- Sattler Location within Texas Sattler Location within the United States
- Coordinates: 29°50′53″N 98°10′32″W﻿ / ﻿29.84806°N 98.17556°W
- Country: United States
- State: Texas
- County: Comal
- Census-designated place: Canyon Lake
- Elevation: 784 ft (239 m)
- Time zone: UTC-6 (Central (CST))
- • Summer (DST): UTC-5 (CDT)
- Area code: 830
- GNIS feature ID: 1367790

= Sattler, Texas =

Neighborhood within the Canyon Lake census-designated place in Comal County, Texas

Sattler is a neighborhood within the Canyon Lake census-designated place in Comal County, Texas, United States. According to the Handbook of Texas, the community had a population of 30 in 2000. It is located within the Greater San Antonio area.

==History==
On October 26, 2023, an EF0 tornado struck Sattler.

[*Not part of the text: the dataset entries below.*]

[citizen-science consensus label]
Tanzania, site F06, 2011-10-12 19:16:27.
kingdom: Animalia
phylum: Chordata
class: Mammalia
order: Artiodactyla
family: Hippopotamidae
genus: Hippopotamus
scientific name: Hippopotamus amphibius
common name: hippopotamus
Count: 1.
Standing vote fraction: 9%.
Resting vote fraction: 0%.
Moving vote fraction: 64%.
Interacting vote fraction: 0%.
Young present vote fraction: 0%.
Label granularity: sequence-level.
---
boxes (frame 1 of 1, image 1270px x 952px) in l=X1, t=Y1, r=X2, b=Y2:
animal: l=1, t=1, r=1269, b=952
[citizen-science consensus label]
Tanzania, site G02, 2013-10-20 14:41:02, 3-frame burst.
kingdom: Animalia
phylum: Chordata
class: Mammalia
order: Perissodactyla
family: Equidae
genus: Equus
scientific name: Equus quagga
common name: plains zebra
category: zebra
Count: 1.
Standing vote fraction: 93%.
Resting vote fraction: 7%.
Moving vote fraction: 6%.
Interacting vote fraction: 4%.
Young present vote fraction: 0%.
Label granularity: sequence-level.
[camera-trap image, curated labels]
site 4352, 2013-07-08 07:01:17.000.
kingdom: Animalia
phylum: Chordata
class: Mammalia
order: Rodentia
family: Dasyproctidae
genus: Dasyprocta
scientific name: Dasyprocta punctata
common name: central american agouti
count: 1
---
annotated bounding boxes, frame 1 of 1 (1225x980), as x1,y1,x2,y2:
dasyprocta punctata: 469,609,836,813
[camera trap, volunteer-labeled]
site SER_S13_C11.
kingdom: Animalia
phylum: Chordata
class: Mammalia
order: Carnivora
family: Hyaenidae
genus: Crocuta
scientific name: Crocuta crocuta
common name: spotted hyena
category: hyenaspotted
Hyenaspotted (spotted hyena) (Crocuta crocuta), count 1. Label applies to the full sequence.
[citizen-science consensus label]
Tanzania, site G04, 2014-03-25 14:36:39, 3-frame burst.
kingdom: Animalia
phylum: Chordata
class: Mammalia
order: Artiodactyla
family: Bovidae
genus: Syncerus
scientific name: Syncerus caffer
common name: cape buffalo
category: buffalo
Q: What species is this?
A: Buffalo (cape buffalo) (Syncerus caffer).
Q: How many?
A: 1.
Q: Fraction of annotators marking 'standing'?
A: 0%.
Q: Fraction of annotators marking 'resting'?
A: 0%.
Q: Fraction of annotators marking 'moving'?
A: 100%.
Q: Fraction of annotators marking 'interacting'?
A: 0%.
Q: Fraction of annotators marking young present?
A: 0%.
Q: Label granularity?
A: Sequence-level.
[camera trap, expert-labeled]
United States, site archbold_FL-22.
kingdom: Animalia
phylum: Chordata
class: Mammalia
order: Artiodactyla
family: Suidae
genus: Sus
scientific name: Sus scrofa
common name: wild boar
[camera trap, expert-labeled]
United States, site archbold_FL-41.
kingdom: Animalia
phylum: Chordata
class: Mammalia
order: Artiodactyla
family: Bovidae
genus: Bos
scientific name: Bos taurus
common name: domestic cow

The weak tornado damaged some trees and fences.

==Geography==
Sattler is located on Farm to Market Road 2673, 10 mi northwest of New Braunfels in east-central Comal County.

==Education==
Today, the community is served by the Comal Independent School District. It is zoned for Mountain Valley Elementary School, Mountain Valley Middle School, and Canyon Lake High School.

==Notable person==
- Herb Gray, who played for the Winnipeg Blue Bombers in the Canadian Football League.